## Prompt
Exercise in exact copying: restate word for word only the lines below from the one containing "businessman with suitcase in the desert" through the one containing "Young man and", omitting any pictures.

## Dataset extract
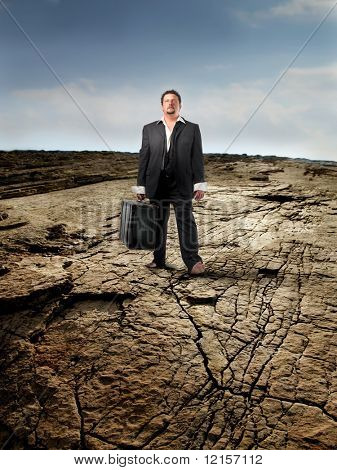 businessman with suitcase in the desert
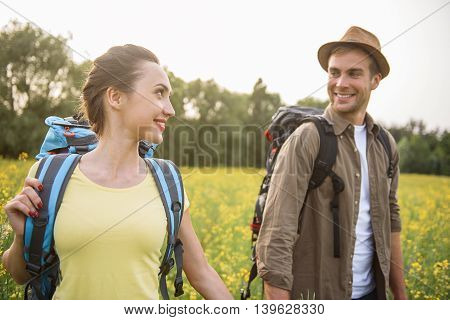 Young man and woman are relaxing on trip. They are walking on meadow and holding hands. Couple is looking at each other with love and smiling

==

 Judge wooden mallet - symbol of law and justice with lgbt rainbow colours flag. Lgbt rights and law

## Solution to the problem
 businessman with suitcase in the desert
 Young man and woman are relaxing on trip. They are walking on meadow and holding hands. Couple is looking at each other with love and smiling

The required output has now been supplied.